__SHORT PROBLEM__
Copy exactly the lines from the one containing "In the snapshot" through the last line of the records, both included, and nothing more.

Stored entries
::::::::

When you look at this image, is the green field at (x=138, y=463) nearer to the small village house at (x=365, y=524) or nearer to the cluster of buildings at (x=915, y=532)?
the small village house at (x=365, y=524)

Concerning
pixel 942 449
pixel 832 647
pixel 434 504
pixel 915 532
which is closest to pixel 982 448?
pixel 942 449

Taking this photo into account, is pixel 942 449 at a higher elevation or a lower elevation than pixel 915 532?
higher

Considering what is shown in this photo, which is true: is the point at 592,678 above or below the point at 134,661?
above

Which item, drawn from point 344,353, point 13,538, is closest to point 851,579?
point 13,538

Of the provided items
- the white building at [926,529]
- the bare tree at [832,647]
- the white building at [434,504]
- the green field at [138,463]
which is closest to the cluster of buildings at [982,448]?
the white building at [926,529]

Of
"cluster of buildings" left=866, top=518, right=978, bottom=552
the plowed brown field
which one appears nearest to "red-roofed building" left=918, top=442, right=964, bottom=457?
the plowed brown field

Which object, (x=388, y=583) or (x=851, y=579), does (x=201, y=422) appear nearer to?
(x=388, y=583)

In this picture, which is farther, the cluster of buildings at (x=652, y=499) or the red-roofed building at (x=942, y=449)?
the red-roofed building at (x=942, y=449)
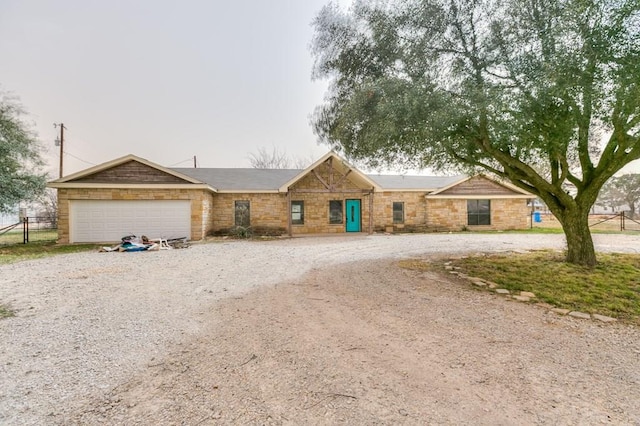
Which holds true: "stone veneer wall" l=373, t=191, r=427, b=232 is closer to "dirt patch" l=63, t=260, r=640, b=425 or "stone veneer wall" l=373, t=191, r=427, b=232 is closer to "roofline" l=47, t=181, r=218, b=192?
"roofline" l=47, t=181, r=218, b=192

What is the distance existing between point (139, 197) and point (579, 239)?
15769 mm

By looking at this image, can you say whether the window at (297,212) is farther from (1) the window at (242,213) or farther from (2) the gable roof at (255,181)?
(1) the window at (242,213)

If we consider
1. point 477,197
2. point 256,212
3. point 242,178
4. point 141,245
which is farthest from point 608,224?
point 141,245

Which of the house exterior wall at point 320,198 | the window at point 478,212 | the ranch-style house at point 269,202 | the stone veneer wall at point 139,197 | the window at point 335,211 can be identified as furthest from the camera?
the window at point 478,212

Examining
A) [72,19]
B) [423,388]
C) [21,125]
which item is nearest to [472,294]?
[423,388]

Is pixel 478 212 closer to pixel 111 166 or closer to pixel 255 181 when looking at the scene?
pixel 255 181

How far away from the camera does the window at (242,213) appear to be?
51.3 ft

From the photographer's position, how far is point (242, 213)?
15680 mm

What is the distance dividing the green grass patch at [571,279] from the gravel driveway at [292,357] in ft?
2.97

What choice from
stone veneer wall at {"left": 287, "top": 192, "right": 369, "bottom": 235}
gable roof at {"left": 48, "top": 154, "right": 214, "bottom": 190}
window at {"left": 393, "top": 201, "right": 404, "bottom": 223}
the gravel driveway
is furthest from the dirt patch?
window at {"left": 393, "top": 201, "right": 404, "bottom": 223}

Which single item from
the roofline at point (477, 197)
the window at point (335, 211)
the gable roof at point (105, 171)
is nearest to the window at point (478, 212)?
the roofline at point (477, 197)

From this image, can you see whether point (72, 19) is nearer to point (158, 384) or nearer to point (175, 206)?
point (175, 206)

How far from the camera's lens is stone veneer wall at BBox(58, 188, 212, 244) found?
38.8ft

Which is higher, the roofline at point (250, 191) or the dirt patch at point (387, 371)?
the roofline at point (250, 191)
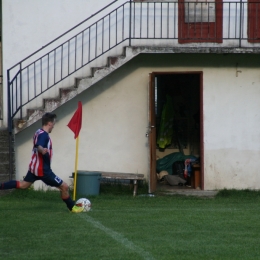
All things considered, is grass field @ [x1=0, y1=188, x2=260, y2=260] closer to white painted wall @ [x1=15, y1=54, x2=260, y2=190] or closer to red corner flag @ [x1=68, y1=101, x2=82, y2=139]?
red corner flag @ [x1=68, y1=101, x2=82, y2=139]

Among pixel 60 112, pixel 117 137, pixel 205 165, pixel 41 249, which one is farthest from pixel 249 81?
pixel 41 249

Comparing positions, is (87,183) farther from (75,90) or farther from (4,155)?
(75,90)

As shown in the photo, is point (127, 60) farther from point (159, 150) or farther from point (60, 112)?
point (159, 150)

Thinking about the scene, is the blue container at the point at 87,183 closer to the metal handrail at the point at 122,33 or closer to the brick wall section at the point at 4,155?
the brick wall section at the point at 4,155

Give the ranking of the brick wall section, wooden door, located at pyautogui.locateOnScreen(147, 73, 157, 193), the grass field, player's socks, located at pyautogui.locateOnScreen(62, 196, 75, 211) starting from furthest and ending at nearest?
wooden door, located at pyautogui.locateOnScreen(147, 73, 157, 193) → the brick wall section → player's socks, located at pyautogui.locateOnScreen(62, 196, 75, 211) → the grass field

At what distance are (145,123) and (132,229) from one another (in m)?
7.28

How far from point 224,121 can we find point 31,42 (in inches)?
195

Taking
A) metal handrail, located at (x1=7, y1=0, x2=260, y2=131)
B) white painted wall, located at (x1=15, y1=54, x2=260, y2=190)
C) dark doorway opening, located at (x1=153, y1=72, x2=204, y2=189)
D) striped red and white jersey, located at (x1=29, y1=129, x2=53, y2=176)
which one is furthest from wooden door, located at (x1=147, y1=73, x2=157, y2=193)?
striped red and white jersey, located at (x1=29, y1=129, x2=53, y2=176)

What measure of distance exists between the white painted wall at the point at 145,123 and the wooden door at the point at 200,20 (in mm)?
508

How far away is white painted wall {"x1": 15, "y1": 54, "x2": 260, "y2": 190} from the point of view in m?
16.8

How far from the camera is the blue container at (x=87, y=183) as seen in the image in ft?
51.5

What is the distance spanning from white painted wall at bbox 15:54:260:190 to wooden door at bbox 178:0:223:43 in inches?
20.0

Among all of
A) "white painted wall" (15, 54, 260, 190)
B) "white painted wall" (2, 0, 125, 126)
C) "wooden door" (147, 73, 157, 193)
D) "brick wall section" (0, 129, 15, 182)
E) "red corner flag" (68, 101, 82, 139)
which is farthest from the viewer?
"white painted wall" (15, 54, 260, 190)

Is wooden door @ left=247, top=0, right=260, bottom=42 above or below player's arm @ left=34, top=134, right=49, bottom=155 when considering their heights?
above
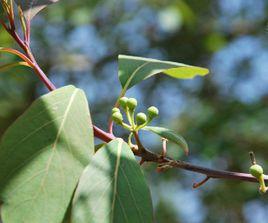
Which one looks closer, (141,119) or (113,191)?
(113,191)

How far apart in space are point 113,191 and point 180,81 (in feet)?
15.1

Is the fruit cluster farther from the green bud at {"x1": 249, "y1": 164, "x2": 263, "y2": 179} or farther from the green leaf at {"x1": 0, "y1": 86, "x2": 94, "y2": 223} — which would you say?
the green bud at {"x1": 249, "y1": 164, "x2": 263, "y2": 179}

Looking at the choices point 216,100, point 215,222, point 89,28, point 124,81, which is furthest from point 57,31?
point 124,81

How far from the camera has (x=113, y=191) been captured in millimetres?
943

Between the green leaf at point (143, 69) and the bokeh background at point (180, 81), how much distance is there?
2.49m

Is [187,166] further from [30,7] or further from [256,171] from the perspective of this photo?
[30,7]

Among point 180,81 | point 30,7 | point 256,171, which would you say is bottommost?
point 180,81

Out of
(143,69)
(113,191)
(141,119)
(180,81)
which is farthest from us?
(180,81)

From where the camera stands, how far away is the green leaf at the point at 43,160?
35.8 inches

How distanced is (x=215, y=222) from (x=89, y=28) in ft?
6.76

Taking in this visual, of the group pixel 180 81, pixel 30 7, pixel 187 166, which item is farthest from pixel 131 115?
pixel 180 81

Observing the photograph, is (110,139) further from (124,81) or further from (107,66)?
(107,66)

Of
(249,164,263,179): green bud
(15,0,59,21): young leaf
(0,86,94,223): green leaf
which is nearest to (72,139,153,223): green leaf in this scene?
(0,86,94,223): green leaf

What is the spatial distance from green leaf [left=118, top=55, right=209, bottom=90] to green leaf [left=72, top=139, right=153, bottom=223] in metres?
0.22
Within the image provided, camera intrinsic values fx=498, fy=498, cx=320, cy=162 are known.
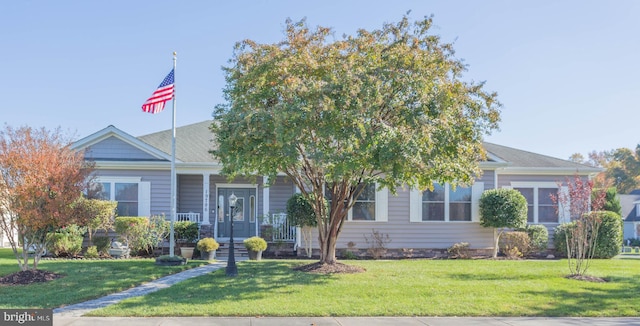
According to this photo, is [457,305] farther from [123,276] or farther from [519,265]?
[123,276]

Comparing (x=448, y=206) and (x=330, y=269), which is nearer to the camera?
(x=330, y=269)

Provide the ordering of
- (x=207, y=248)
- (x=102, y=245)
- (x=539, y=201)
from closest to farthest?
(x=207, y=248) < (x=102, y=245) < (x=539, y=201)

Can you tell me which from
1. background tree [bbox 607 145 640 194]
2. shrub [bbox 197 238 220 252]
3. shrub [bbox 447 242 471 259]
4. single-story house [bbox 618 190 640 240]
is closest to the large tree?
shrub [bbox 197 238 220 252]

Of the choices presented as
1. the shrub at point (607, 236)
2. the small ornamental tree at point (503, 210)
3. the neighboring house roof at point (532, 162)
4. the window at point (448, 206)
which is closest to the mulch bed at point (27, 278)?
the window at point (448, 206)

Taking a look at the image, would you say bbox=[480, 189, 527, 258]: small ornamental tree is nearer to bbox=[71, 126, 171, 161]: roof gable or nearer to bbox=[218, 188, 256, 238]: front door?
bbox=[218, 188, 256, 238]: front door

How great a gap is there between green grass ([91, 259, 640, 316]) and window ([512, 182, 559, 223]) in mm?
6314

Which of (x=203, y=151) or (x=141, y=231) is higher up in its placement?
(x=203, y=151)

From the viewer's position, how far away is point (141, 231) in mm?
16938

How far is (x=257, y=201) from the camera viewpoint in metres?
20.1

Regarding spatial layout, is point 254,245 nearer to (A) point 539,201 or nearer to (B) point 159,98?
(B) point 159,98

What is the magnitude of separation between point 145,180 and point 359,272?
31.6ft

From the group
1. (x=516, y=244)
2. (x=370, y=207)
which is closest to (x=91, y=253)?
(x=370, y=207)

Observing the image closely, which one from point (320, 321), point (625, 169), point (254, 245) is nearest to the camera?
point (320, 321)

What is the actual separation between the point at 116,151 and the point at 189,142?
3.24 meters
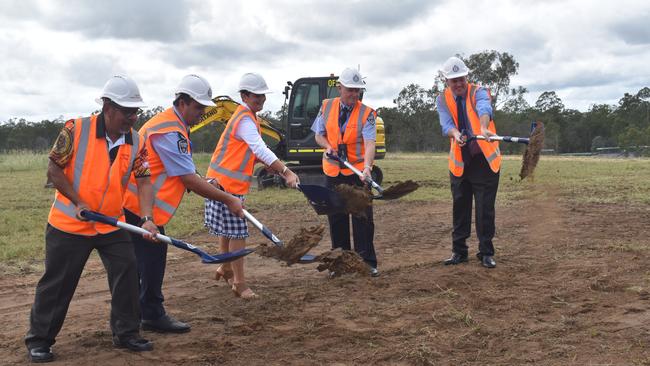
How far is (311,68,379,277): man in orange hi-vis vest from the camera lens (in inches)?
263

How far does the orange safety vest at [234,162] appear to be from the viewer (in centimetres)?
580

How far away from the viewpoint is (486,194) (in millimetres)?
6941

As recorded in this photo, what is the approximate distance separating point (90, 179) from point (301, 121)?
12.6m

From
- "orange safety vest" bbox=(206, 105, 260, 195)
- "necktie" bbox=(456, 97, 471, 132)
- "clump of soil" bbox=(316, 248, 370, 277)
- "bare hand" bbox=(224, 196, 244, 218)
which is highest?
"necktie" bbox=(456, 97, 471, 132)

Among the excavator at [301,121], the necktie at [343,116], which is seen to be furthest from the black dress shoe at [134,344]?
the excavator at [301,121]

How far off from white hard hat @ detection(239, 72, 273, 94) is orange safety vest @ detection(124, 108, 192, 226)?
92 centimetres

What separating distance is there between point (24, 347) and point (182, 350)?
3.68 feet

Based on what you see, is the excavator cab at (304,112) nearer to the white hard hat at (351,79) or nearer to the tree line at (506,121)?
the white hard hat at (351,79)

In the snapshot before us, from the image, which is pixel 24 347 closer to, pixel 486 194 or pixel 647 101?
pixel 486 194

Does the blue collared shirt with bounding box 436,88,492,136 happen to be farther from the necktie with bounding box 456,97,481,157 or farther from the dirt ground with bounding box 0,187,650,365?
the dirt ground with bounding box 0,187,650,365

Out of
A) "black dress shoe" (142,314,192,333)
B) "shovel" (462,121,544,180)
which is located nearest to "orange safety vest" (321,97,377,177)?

::::::::

__FULL OUTPUT__
In the snapshot before us, from the image, which is pixel 24 347 closer to, pixel 486 194 or pixel 647 101?
pixel 486 194

Does the blue collared shirt with bounding box 436,88,492,136 happen to be farther from the necktie with bounding box 456,97,481,157 or farther from the dirt ground with bounding box 0,187,650,365?
the dirt ground with bounding box 0,187,650,365

Out of
A) "black dress shoe" (142,314,192,333)
B) "shovel" (462,121,544,180)
which is located nearest to "orange safety vest" (321,97,377,177)?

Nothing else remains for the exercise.